On Monday, Hugh Rance, a flute teacher from Bantry and a senior employee of the Cork Education and Training Board School of Music, claimed to the Workplace Relations Commission (WRC) that he and some of his colleagues had been paid for a “huge number” of teaching hours with student vacancies over the past five years.

He stated that the problem had been going on since 2011, when responsibility for recruiting new students was transferred from the music teachers themselves to the head office staff of the Cork ETB School of Music.

He told the Commission he had calculated that his own teaching hours were 63 percent vacant, costing the state about €50,000 a year – calling it a “waste and abuse of public money” and “gross mismanagement”.

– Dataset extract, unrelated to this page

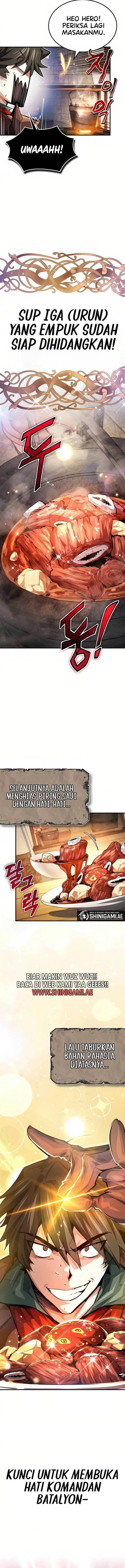 image-komik-there-are-no-bad-heros-in-this-world-chapter-19-13/15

Mr Rance said that after discussing the matter with colleagues in October 2023, he discovered that 18 music teachers at the school had had “too many vacant hours for a number of years” – their percentages of unused teaching hours ranging from 35 per cent to 70 per cent in one case.

Mr Rance said he “naively believed” the issue would be addressed by ETB senior management when he raised it and that the CEO, Denis Leamy, would engage with the matter when it was brought to him.

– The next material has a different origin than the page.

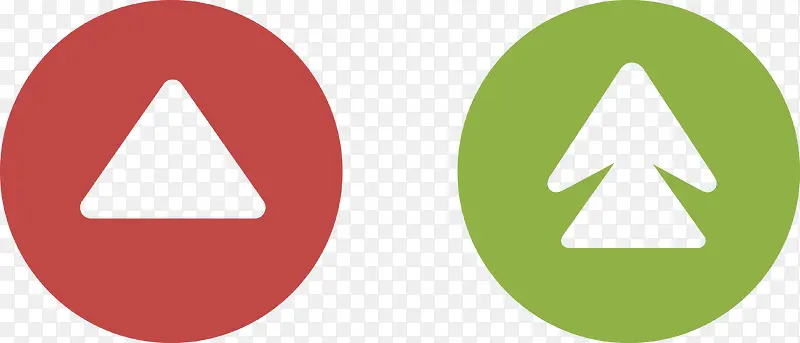 �Զ��ö���ť-������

Mr Rance has denied he has a “personal vendetta” with the school’s head teacher, Carol Daly – insisting he just wants to get the school “back on track”.

The court heard that Mr Rance made a series of communications to members of Cork ETB management, including Mr Leamy, referring to unused hours and various other matters in September and October 2023. The ETB disputes that these amounted to protected disclosures and denies any penalty.

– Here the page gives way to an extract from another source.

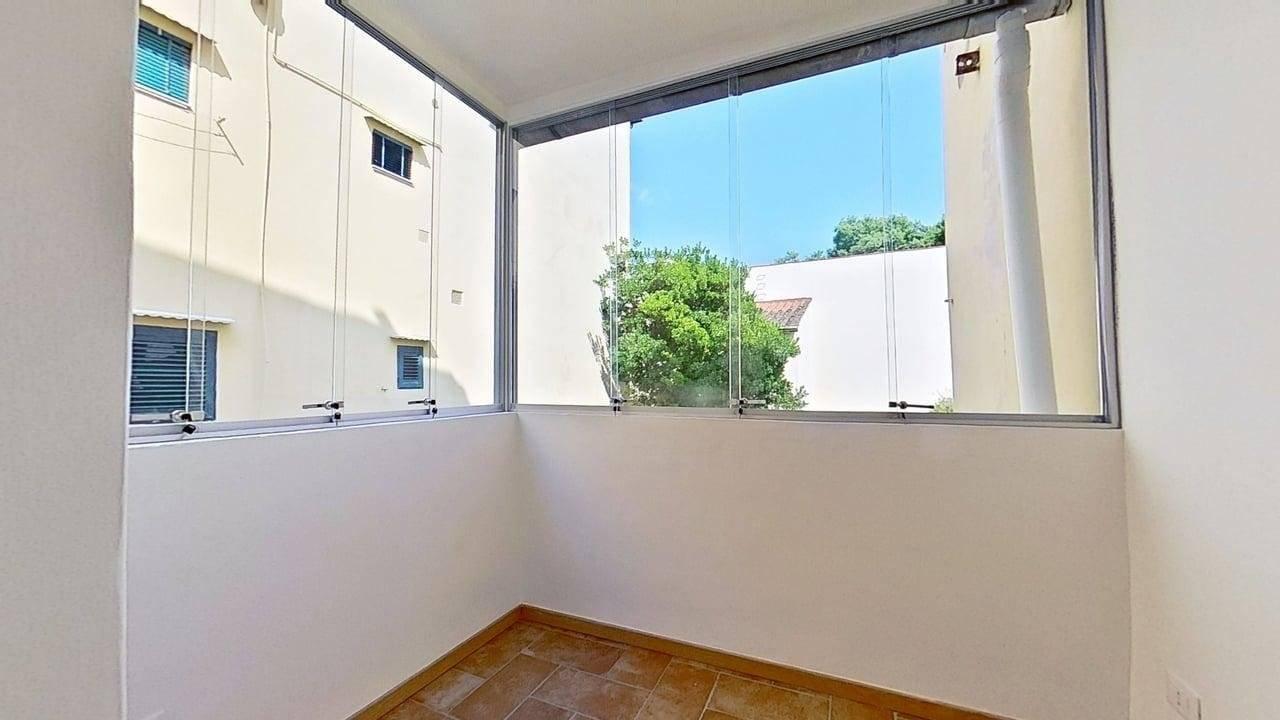 appartamento in vendita a Firenze in zona Centro San Frediano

He also alleged that from the time he made protected disclosures, other music teachers were assigned new students and “assisted in recruiting new students” while he was assigned none, which he said amounted to “discrimination based on protected disclosures.”

Mr Rance has further alleged that Cork ETB CEO Denis Leamy subjected him to “intimidation” in a series of letters criticising him “for making my protected disclosures and raising issues”.

Earlier, ETB lawyer Shane Crossan told the WRC: “We’re here today on a fairly small issue that has grown into quite a big issue.” He said there had been “teething problems” at the start of the academic year in September 2023 with a new cloud-based timetabling system that required music teachers to regularly check online whether they had been allocated new students.

Mr Rance had missed a lesson with a new pupil in September that year, with a dispute between the parties over whether the timetable had been updated or whether Mr Rance had failed to check it. The court was told that following the missed lesson, Mr Rance had written to the headmaster stating that the new timetable arrangements did not comply with an amendment to the Terms of Employment (Information) Act 1994 because they had not given 24 hours’ notice of any changes to working hours.

This formed the basis for a secondary complaint lodged by Mr Rance under the legislation, which was dismissed by Cork ETB, who argued that Mr Rance was contracted to work a fixed schedule.

Cork ETB is expected to provide evidence later in the proceedings.

Referee Patsy Doyle said she would adjourn the case last night as Mr Rance’s cross-examination on the claim for punishment under the Protected Disclosures Act 2014 is expected to take place at a later date.